Sunday, September 23, 2007

Poland Publishes Secret Police File Data

In its latest effort to deal with its communist past, Poland on Tuesday began publishing a list of public figures who either collaborated with or were spied on by its old secret police before 1989.

There was so great an interest in the list — an index to the vast files at the Institute of National Remembrance — that institute's Web site was difficult to access as the publication time of 8 p.m. came and went, but spokesman Andrzej Arseniuk confirmed publication had begun.

The first list was made public weeks before general elections on Oct. 21, balloting sought by Prime Minister Jaroslaw Kaczynski of the governing Law and Justice party after months of political turmoil with smaller coalition partners.

The first group of names posted on the Web site focused on public figures and included, among others, the file indexes of the prime minister and his twin brother, President Lech Kaczynski, as two people who were spied on. Also on the list were the speakers of Parliament and the Senate, but otherwise most candidates in the coming election were deliberately left off.

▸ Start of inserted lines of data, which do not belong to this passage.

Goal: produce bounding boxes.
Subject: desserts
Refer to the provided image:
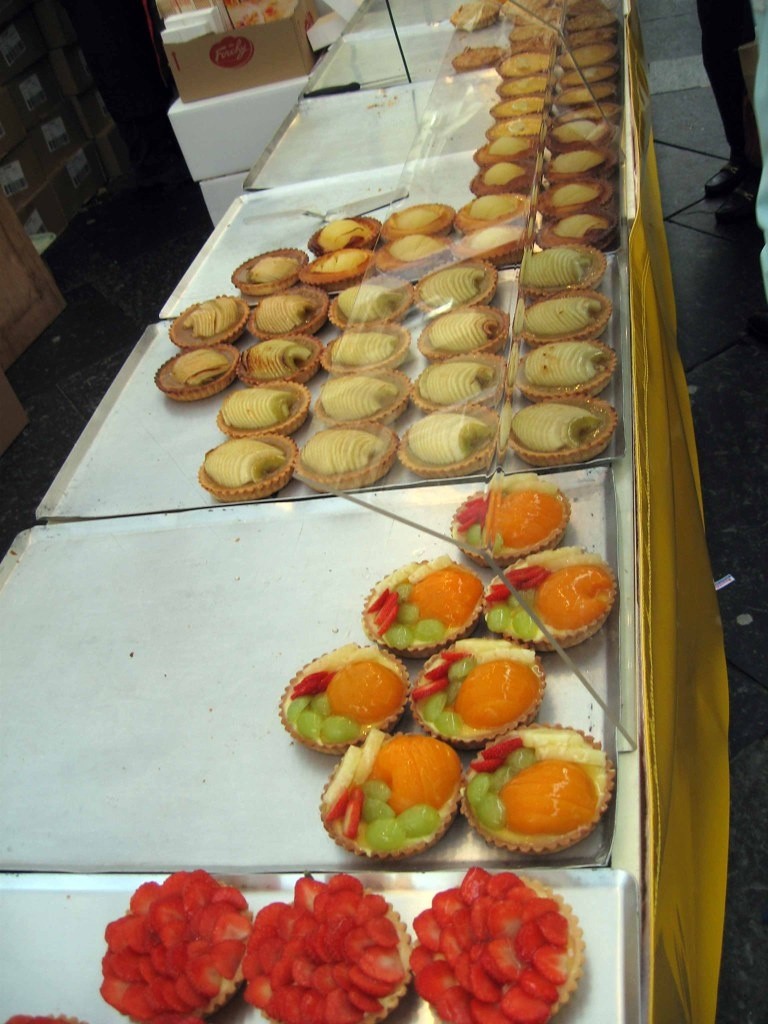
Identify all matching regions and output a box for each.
[157,122,618,503]
[277,468,616,860]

The institute said it was just beginning the process of publication, which could take up to six years.

It was acting on a new law calling for public figures to be screened for past collaboration. A special court this year called for the index to be published.

Polish officials decided against a wholesale purge of communists immediately after the collapse of the old regime in 1989, but the issue has not gone away. Some people have been wrongly accused or smeared for political purposes, but others say Poland has not done enough to rid itself of Communist influence.

"This is an index saying what kind of documents the institute has on various categories of public figures from the president to county officials," Andrzej Paczkowski, a member of the institute's board, told The Associated Press.

"It makes no difference in the character of their appearance: they can be targets, collaborators or secret security employees," he said.

The PAP news agency reported the entries of the prime minister and the president, indicating they were targets of the secret police — something already well-known, since the Kaczynskis in the 1980s were dissidents and advisers to the Solidarity trade union and pro-democracy movement. Lech Kaczynski was jailed after martial law was declared in 1981.

The institute said it went ahead with publication to meet the conditions of the law, despite concerns about the coming election. The prime minister has made purging former communists from public life a key goal of this government, and a court struck down provisions of the disclosure law that would have barred people such as journalists and teachers from their professions if they were found to have collaborated.